Manuel Olmedo remembers looking through used books as a 15-year-old at a cafe in Tijuana on in 2004 and finding a copy of A Brief History of Time by Stephen Hawking in Spanish.
“It had nice pictures of the fission process,” he says. “I showed it to my dad, and he got it for me as a gift.”
Nine years later, he found himself in a setting straight out of Hawking’s book: working at CERN European research center, studying the recently discovered Higgs boson.
Olmedo was born in Mexico and moved with his family to the US when he was 13. His school placed him in the second lowest level of their English-as-a-second-language courses due to his reading comprehension skills.
“So I went to the library, grabbed a book that looked hard and started reading,” he says. “As I got better, I started reading Harry Potter.”
He remembers reading a science textbook around that time and seeing a short segment that stuck with him: It was about the CDF and DZero experiments at Fermi National Accelerator Laboratory, where scientists had discovered the top quark in 1995. “I didn’t really know English,” he says, “but I remember seeing this sidebar about a woman who studied quarks on the DZero experiment and thinking, ‘What’s a quark?’”
By the 9th grade, Olmedo had transitioned out of the ESL program.
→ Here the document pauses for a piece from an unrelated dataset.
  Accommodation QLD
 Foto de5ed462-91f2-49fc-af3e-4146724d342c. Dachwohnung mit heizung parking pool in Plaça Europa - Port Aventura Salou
After high school, he went to the University of California, Santa Barbara to study physics.
“I had this amazing professor,” Olmedo says. “I would go to his office hours and we would ponder the world together. He taught me that understanding reality meant looking beyond what our eyes could see.”
In spring 2013, Olmedo moved to CERN to analyze a rare decay of the Higgs boson—into a pair of particles of light—as a part of the CMS experiment.
“The CMS data sets were too big to do this analysis efficiently,” he says. “My main project was to identify and isolate the pertinent information so that the entire collaboration could move much faster.”
Olmedo’s work helped finalize the so-called CMS Higgs legacy paper, which showed the collaboration’s first detailed measurements of the particle it had co-discovered.
After completing his PhD, Olmedo wanted to see what else particle physics had to offer. “I felt like particle physics is this huge tree, and I was just hanging onto a little twig. There’s so many branches and so many ways to look for new physics.”
Oldmedo is still looking beyond what his eyes can see, studying invisible particles called neutrinos as a postdoc for the University of Hawaii and a member of the Antarctic Impulse Transient Antenna collaboration. The ANITA experiment floats huge balloons carrying radio antennas above Antarctica to look for signs of high-energy cosmic neutrinos skimming the ice and emitting radio waves.
“It’s a much smaller experiment and collaboration than CMS, but I find myself using a lot of the same skills,” Olmedo says. “It’s also a lot of fun, which I think is a very important quality in scientific research.”